Sebuah niat yang sangat mulia, tentu saja. Namun Serdadu Kumbang menampilkannya secara sepihak dengan tanpa keinginan untuk melihat sisi-sisi positif dari hal-hal yang mereka kritik tersebut. Lihat saja bagaimana film ini menampilkan sosok UN seperti sebuah akhir kehidupan yang harus dijalani setiap murid sekolah. Memang benar, keberadaan UN dan berbagai aturannya sendiri masih sering menjadi tanda tanya  di kalangan masyaraakat Indonesia. Namun Serdadu Kumbang juga terlihat seperti menggampangkan kasus dan hanya ingin mengatakan pelaksanaan UN adalah sebuah keputusan buruk. Serdadu Kumbang tidak melihat sebuah kepentingan bahwa UN dilakukan adalah sebagai usaha pemerintah untuk menyamaratakan standar pendidikan di setiap daerah di Indonesia. UN juga dilakukan  sebagai motivasi bagi para murid untuk tetap terus belajar. Namun tidak. UN dalam film ini dihadirkan hanya dari satu sisi: sebagai sebuah momok yang seharusnya tidak pernah dilaksanakan. Sebagai sebuah teror yang secerdas apapun seorang murid, belum tentu dapat melaluinya. Sebagai sebuah ketidakadilan yang menindas masyarakat Indonesia. Tidak masalah jika Serdadu Kumbang ingin menampilkan UN sebagai sebuah mimpi buruk. Namun dengan cara penyampaiannya yang kelewat monoton dan berlebihan, Serdadu Kumbang justru terlihat sebagai provokasi murahan berat sebelah yang tak mampu benar-benar menjelaskan apa keburukan dari UN tersebut kecuali doktrin kecil bahwa UN adalah buruk.

Penyampaian deretan konflik yang disajikan Serdadu Kumbang juga terkesan mengasingkan para penonton muda yang awalnya menjadi target utama penonton film ini. Bagian awal film, yang masih berkisah mengenai kehidupan karakter Amek, keluarga dan persahabatannya mungkin masih akan mampu memberikan hiburan bagi para penonton muda. Namun, dengan terlalu banyaknya pesan-pesan yang ingin disampaikan film ini, Serdadu Kumbang harus diakui akan berjalan begitu membosankan bagi para penonton muda tadi mengingat topik pembicaraan film telah berubah menjadi kritikan terhadap sistem pendidikan yang dapat dipastikan sangat jauh dari jangkauan pemikiran penonton anak-anak saat ini.

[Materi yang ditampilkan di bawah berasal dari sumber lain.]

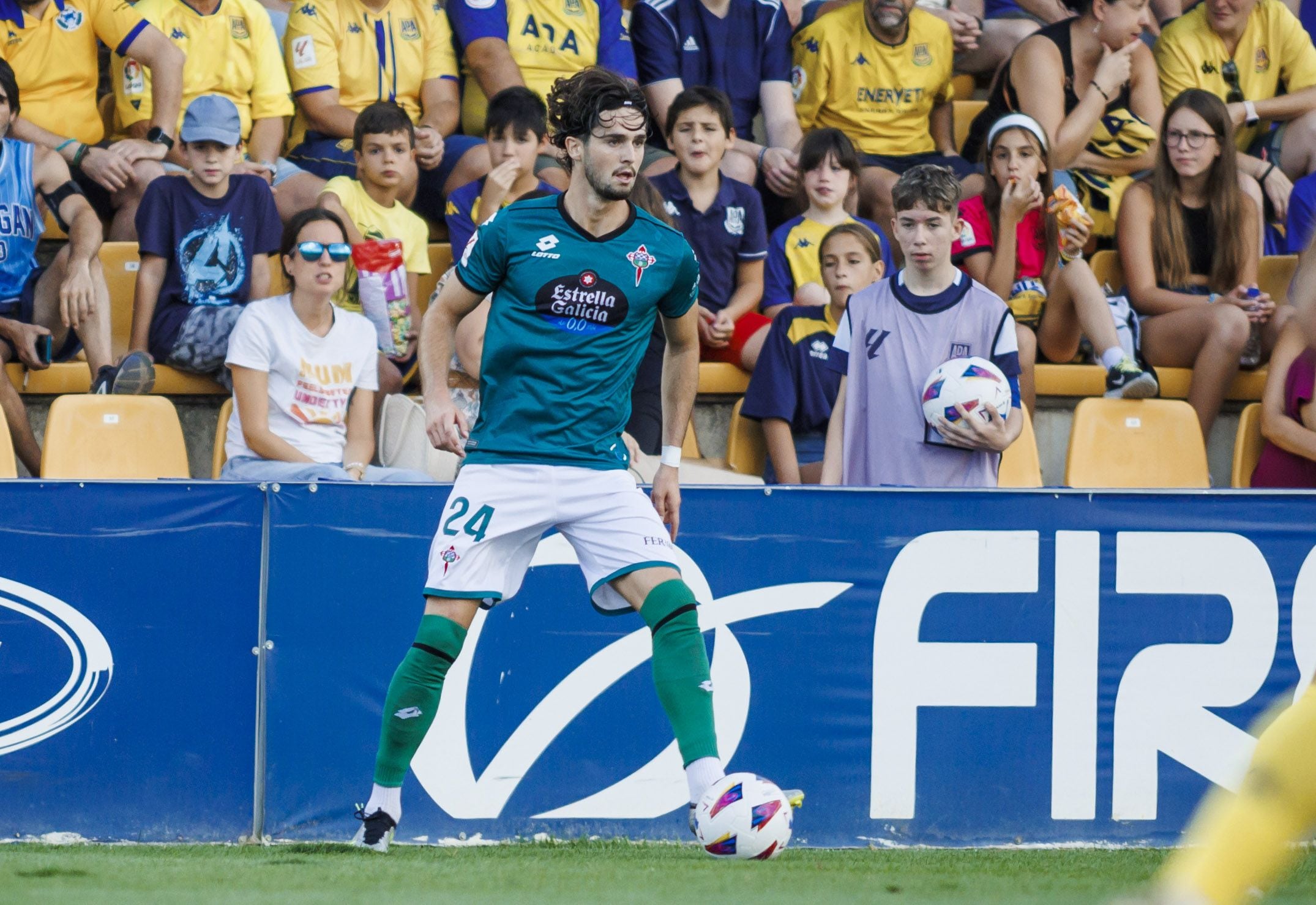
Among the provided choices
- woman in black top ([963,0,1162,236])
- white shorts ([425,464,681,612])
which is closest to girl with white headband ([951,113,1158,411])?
woman in black top ([963,0,1162,236])

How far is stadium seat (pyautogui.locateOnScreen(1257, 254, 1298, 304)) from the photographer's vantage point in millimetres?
8250

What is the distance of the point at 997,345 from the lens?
5.93 metres

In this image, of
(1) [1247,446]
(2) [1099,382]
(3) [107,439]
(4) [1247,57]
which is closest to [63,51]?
(3) [107,439]

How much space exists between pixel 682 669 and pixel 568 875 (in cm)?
66

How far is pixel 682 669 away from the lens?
4.25m

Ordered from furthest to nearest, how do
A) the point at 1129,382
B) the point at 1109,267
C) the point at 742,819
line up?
the point at 1109,267
the point at 1129,382
the point at 742,819

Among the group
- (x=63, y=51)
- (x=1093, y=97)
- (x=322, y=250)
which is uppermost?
(x=63, y=51)

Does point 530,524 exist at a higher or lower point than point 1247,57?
lower

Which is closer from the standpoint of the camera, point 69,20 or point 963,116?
point 69,20

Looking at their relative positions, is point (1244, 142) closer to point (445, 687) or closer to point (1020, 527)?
point (1020, 527)

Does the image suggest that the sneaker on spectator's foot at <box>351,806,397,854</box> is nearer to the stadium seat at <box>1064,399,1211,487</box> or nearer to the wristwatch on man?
the stadium seat at <box>1064,399,1211,487</box>

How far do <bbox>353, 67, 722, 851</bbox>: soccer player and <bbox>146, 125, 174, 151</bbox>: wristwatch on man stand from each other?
416 cm

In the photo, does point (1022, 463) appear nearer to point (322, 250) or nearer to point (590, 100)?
point (322, 250)

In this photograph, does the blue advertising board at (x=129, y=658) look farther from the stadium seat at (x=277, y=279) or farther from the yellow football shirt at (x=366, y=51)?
the yellow football shirt at (x=366, y=51)
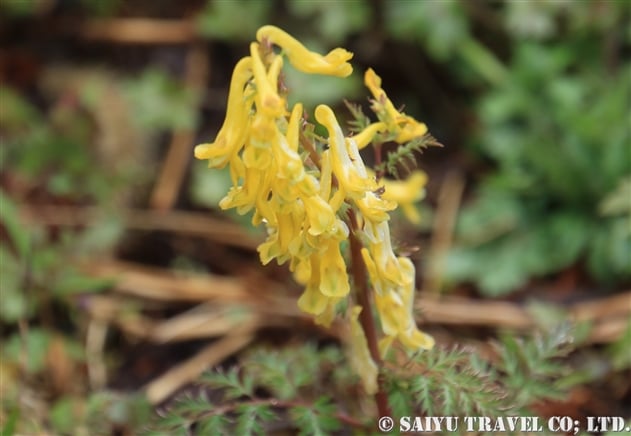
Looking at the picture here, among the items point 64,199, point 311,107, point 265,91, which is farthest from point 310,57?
point 64,199

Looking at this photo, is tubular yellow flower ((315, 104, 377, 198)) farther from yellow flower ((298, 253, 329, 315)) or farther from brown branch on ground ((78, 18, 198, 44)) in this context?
brown branch on ground ((78, 18, 198, 44))

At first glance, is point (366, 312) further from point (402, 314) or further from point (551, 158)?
point (551, 158)

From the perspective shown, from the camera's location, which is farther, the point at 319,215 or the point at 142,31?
the point at 142,31

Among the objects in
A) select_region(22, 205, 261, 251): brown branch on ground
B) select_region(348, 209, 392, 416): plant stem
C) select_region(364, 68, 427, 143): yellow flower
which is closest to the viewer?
select_region(364, 68, 427, 143): yellow flower

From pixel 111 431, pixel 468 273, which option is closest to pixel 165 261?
pixel 111 431

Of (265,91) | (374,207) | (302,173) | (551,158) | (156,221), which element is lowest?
(156,221)

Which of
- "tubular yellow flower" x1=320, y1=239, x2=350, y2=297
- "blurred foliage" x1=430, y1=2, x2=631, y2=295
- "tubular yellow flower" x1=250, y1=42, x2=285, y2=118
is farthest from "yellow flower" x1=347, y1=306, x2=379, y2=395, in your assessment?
"blurred foliage" x1=430, y1=2, x2=631, y2=295
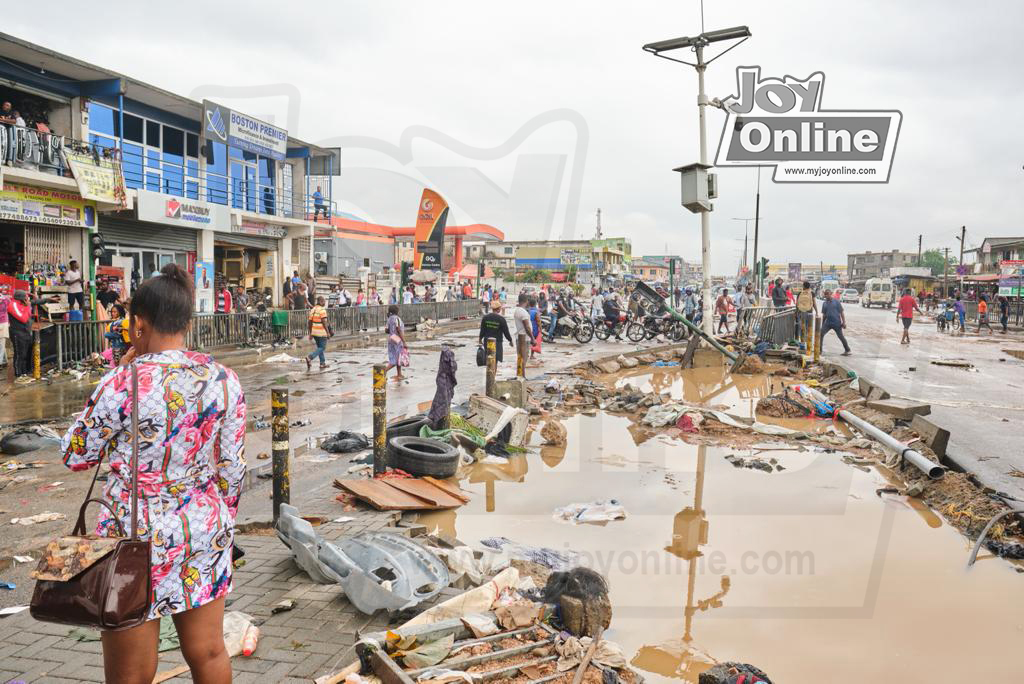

Dari sisi teknis dan departemen akting, Serdadu Kumbang juga tidak menawarkan sesuatu yang istimewa. Para aktor dan aktris profesional yang tampil di film ini mampu menampilkan permaianan terbaik mereka. Sayangnya, kebanyakan dari aktor dan aktris tersebut memiliki peran yang snagaat terbatas. Posisi mereka kebanyakan digantikan oleh aktor dan aktris cilik yang berasal dari daerah setempat. Walau terkadang masih terlihat kaku, namun aktor dan aktris cilik tersebut cukup mampu membawakan peran mereka dengan baik. Yang cukup standout adalah tata musik karya Aksjan Sjuman dan Titi Sjuman. Iringan musik yang menghiasi beberapa adegan di film ini sangat mampu meningkatkan aliran emosi cerita kepada para penontonnya.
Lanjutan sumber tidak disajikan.